ESTRATTO DEL DOCUMENTO>
--- --- ---

E’ noto che il controllo di legittimità demandato a questa Corte è finalizzato a verificare, in caso di prospettazione da parte del ricorrente di una ricostruzione alternativa dei fatti, se le argomentazioni poste dal giudice di merito a fondamento della decisione conseguano ad un apprezzamento ragionevole e coerente del materiale probatorio sottoposto al suo esame; e, nella specie, la motivazione addotta dai giudici di merito per ritenere la sussistenza, nel comportamento del ricorrente, del dolo omicidiario nei confronti del B. è da ritenere immune da illogicità e contraddizioni (cfr., in termini, Cass. 2, 23.5.07 n. 23419).

Nessuna concreto rilievo può avere, al fine di escludere il dolo omicidiario, la circostanza che il ricorrente non abbia utilizzato, per aggredire la p.o., un coltello, da lui lasciato conficcato sulla porta della cucina, nella quale aveva avuto luogo il violento litigio con la suocera, che aveva preceduto l’intervento della p.o. in aiuto di quest’ultima, atteso che anche la mazza da baseball utilizzata dal ricorrente era pienamente idonea, come sopra esposto, a provocare il decesso della p.o..

4.Parimenti infondata è la censura relativa alla carenza di motivazione circa il trattamento sanzionatorio riservato al ricorrente.

Va al contrario rilevato che la Corte territoriale ha attentamente valutato tutte le circostanze del caso sottoposto al suo esame, avendo proceduto ad una significativa riduzione della pena inflitta al ricorrente dal primo giudice, avendogli concesso le attenuanti generiche equivalenti alla contestata aggravate, al deliberato fine di adeguare al caso concreto la dosimetria della pena. E’ da ritenere quindi che la Corte d’Appello de l’Aquila abbia pienamente adempiuto l’obbligo di motivare in concreto la determinazione della pena, avendo essa fatto concreta applicazione di tutti gli elementi ritenuti determinanti o rilevanti allo scopo, nell’ambito dei criteri offerti dall’art. 133 c.p. (cfr., in termini, Cass. 6, 2.7.98 n. 9120).

5.Il ricorso proposto da A.A. va pertanto respinto, con sua condanna al pagamento delle spese processuali.

P.Q.M.

Rigetta il ricorso e condanna il ricorrente al pagamento delle spese processuali.

Testo non ufficiale. La sola stampa del bollettino ufficiale ha carattere legale.

--- --- ---

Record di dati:
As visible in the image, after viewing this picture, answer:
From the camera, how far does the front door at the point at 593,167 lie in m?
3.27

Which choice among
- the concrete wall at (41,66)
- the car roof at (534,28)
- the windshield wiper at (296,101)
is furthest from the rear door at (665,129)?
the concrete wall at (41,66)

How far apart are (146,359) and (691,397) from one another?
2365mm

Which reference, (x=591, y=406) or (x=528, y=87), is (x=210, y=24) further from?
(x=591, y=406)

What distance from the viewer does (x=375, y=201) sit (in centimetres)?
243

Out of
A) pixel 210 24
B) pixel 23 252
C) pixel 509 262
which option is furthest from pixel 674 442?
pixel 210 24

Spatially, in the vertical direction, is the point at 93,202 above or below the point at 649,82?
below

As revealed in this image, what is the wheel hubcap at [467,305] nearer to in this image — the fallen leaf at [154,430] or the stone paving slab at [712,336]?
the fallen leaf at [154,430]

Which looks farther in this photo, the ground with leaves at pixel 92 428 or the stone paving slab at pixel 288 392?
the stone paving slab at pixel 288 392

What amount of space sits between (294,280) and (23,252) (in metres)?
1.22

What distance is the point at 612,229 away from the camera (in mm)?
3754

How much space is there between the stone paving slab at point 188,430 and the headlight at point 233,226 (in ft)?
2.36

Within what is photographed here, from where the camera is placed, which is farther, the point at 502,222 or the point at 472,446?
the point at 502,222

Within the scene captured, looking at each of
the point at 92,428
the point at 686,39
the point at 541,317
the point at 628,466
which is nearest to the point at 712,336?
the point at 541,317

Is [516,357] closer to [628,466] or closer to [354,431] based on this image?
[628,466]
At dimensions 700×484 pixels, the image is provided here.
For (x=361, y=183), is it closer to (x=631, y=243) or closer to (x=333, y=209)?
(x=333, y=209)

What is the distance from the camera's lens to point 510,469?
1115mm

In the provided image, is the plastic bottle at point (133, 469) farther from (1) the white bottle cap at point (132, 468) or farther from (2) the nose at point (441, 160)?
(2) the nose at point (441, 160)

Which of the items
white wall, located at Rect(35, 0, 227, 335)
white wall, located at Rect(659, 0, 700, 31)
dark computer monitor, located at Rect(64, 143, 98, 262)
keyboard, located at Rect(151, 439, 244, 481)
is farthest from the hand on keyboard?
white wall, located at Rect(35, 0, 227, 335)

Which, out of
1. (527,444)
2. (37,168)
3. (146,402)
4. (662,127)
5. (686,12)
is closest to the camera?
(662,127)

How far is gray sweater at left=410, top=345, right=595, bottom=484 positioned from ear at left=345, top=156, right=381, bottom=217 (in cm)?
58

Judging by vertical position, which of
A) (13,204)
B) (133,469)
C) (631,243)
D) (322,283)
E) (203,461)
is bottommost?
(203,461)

--- --- ---

CONSEGNE DA SVOLGERE>
#1 Aggiorna il brano dell'estratto del documento che si apre con le parole contenenti "Va al contrario" e si chiude con "condanna al pagamento delle spese processuali.", riportandolo con "riduzione" sostituito da "diminuzione".
#2 Trascrivi senza alcuna modifica le righe dei record dalla riga contenente "Is [516,357] closer" fino alla fine dei record, estremi compresi.

RISPOSTE IN SEQUENZA>
#1
Va al contrario rilevato che la Corte territoriale ha attentamente valutato tutte le circostanze del caso sottoposto al suo esame, avendo proceduto ad una significativa diminuzione della pena inflitta al ricorrente dal primo giudice, avendogli concesso le attenuanti generiche equivalenti alla contestata aggravate, al deliberato fine di adeguare al caso concreto la dosimetria della pena. E’ da ritenere quindi che la Corte d’Appello de l’Aquila abbia pienamente adempiuto l’obbligo di motivare in concreto la determinazione della pena, avendo essa fatto concreta applicazione di tutti gli elementi ritenuti determinanti o rilevanti allo scopo, nell’ambito dei criteri offerti dall’art. 133 c.p. (cfr., in termini, Cass. 6, 2.7.98 n. 9120).

5.Il ricorso proposto da A.A. va pertanto respinto, con sua condanna al pagamento delle spese processuali.

#2
Is [516,357] closer to [628,466] or closer to [354,431] based on this image?
[628,466]
At dimensions 700×484 pixels, the image is provided here.
For (x=361, y=183), is it closer to (x=631, y=243) or closer to (x=333, y=209)?
(x=333, y=209)

What is the distance from the camera's lens to point 510,469?
1115mm

In the provided image, is the plastic bottle at point (133, 469) farther from (1) the white bottle cap at point (132, 468) or farther from (2) the nose at point (441, 160)?
(2) the nose at point (441, 160)

Which of the items
white wall, located at Rect(35, 0, 227, 335)
white wall, located at Rect(659, 0, 700, 31)
dark computer monitor, located at Rect(64, 143, 98, 262)
keyboard, located at Rect(151, 439, 244, 481)
is farthest from the hand on keyboard?
white wall, located at Rect(35, 0, 227, 335)

Which, out of
1. (527,444)
2. (37,168)
3. (146,402)
4. (662,127)
5. (686,12)
is closest to the camera?
(662,127)

How far is gray sweater at left=410, top=345, right=595, bottom=484 positioned from ear at left=345, top=156, right=381, bottom=217 (in cm)?
58

Judging by vertical position, which of
A) (13,204)
B) (133,469)
C) (631,243)
D) (322,283)
E) (203,461)
is bottommost?
(203,461)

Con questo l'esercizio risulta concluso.